FIG. 8 is a flowchart illustrating a flow of abnormality determination processing by the abnormality determination device 50. The determination processing of the abnormality determination processing is performed by the CPU 11 reading out the abnormality determination program from the ROM 12 or the storage 14, and loading and executing the abnormality determination program in the RAM 13. The determination processing is repeatedly performed for each video segment of the video data.

In step S150, the CPU 11 inputs the appearance feature, the motion feature, and the relational feature to the abnormality determination unit 66.

In step S152, as the abnormality determination unit 66, the CPU 11 combines the appearance feature, the motion feature, and the relational feature, generates feature information, and inputs the feature information to the learned abnormality determination model.

In step S154, as the abnormality determination unit 66, the CPU 11 determines whether the motion of the person is abnormal or normal from the abnormality score output by the learned abnormality determination model based on the feature information.

In step S156, the CPU 11 outputs a motion abnormality label indicating the determination result in step S154 as the abnormality determination unit 66.

Here, the abnormality determination unit 66 may simply combine the respective features to generate the feature information, or may perform processing according to the features on the respective features and then combine the features to generate the feature information. For example, when focusing on the relational feature, how the relationship between the person and the object changes in time series may be important. In such a case, the abnormality determination unit 66 may add the processing of the neural network incorporating the time-series information as in Non Patent Literature 4, and reflect the time-series information in the feature information by taking into account a so-called context with both the relational features of the past time t-1 and the current time t as inputs.

Non Patent Literature 4: S. Hochreiter and J. Schmidhuber. Long Short-Term Memory. Neural Computation, volume 9, 1997.

In addition, a certain section from the past time t-p to the current time t may be combined and used as the relational feature. In a case where the past relational feature is used, the abnormality determination model has a function of holding the past feature.

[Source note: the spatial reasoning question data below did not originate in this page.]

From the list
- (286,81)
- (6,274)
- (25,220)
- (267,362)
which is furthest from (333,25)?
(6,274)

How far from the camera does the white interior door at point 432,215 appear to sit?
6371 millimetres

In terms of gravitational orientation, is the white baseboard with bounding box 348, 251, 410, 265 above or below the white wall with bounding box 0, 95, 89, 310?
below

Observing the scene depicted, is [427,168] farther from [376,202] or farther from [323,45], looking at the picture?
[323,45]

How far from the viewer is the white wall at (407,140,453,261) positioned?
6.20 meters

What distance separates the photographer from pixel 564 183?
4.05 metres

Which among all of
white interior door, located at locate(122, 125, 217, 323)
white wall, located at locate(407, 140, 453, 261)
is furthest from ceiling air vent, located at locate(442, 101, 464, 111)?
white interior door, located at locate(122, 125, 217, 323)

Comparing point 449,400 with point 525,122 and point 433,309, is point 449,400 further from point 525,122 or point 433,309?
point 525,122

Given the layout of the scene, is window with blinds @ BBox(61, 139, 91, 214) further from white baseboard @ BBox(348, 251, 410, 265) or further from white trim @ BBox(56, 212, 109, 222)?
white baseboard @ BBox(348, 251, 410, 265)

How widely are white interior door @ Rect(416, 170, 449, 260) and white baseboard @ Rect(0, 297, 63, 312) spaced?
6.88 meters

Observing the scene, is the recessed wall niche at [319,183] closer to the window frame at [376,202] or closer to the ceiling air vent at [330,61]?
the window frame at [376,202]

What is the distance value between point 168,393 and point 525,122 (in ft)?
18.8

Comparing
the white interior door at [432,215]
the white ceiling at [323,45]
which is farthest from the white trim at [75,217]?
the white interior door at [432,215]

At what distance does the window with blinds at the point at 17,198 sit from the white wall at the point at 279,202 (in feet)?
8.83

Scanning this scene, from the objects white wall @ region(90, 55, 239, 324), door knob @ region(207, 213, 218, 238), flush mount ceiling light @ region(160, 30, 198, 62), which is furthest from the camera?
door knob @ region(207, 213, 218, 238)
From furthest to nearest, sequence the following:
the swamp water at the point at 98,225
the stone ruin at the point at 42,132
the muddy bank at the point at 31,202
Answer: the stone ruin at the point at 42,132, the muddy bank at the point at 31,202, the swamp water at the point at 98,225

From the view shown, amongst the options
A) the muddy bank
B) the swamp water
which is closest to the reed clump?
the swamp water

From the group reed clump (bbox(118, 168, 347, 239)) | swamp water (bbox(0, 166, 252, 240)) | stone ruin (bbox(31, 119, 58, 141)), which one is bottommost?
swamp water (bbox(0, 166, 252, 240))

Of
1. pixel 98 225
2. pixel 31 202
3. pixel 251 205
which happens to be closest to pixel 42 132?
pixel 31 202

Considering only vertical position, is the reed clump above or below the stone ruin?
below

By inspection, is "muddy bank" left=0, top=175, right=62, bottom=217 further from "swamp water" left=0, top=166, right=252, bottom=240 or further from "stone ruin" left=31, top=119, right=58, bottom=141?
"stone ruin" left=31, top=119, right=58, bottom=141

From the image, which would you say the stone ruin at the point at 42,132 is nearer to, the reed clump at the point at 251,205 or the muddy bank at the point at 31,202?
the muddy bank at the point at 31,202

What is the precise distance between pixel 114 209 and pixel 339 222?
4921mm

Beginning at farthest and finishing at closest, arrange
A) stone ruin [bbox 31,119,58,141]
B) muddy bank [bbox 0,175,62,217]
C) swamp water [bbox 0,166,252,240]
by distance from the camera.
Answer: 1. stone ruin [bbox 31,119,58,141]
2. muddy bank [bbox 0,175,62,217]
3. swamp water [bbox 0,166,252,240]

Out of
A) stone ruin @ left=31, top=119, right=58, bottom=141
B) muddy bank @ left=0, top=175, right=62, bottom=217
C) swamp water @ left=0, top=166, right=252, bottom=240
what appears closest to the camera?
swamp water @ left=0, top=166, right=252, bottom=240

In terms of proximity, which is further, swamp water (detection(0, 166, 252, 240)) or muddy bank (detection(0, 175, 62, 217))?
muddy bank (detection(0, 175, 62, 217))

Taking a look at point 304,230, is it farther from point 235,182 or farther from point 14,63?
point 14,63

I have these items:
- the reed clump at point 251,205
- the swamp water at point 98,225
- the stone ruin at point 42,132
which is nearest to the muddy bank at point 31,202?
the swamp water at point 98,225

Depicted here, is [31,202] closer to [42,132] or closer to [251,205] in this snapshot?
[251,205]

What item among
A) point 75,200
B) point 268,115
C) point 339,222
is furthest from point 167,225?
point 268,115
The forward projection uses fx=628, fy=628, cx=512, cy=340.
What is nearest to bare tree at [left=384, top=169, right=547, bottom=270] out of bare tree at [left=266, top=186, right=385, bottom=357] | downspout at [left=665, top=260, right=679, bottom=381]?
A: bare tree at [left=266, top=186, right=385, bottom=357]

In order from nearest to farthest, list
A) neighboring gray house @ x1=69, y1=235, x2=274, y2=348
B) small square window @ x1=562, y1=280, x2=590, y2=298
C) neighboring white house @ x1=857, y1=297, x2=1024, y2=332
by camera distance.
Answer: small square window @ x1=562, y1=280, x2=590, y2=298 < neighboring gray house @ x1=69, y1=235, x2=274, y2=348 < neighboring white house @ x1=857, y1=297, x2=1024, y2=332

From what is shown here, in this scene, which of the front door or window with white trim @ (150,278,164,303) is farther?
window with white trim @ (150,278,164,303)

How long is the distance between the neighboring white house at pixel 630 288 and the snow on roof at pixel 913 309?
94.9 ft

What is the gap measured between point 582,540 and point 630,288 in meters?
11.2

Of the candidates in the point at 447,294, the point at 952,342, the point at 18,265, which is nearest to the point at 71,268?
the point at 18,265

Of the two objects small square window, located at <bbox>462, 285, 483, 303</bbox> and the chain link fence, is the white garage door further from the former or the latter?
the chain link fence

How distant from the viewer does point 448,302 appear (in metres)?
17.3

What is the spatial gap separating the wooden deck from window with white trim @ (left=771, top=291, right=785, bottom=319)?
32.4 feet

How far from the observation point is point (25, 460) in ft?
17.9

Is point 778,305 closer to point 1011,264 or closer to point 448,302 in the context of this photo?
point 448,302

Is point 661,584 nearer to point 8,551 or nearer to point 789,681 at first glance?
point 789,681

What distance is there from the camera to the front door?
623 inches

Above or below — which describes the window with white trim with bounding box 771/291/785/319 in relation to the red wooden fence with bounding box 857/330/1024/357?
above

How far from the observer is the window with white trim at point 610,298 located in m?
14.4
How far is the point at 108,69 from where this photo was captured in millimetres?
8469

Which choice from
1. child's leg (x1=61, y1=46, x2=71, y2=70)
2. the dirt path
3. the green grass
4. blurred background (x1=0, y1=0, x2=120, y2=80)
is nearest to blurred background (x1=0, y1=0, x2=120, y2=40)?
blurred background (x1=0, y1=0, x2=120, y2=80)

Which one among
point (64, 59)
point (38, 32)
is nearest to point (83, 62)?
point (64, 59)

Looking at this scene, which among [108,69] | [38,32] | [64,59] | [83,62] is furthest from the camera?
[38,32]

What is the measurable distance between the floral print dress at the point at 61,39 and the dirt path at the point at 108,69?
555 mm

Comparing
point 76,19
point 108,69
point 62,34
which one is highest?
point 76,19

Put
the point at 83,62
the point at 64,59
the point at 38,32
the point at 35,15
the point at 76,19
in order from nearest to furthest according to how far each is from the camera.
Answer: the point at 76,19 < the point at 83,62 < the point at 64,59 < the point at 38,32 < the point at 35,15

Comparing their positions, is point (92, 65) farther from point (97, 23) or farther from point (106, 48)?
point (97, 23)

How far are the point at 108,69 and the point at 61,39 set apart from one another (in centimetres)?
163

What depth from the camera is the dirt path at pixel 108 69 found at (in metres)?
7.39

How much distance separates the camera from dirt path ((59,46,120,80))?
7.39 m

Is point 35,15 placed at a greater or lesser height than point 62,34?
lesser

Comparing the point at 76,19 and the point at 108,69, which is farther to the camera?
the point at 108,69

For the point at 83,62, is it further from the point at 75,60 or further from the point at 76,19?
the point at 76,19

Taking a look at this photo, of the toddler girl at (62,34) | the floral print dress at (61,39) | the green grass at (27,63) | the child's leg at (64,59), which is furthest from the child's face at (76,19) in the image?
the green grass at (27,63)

As described above, the abnormality determination device according to the present embodiment extracts appearance features related to an object near a person and appearance of the person, motion features related to a motion of the person, and relational features indicating a relationship between the object and the person from video data indicating motion of the person, and determines whether the motion of the person is abnormal. Accordingly, the abnormality of the motion of the person can accurately be determined in consideration of the relationship with the object near the person.

In addition, it is possible to identify a situation in which an abnormality is likely to occur in work including a motion of a person related to an object, and to determine the abnormality of the motion of the person.

Modification Examples

Note that the present invention is not limited to the above-described embodiments, and various modifications and applications can be made without departing from the gist of the present invention.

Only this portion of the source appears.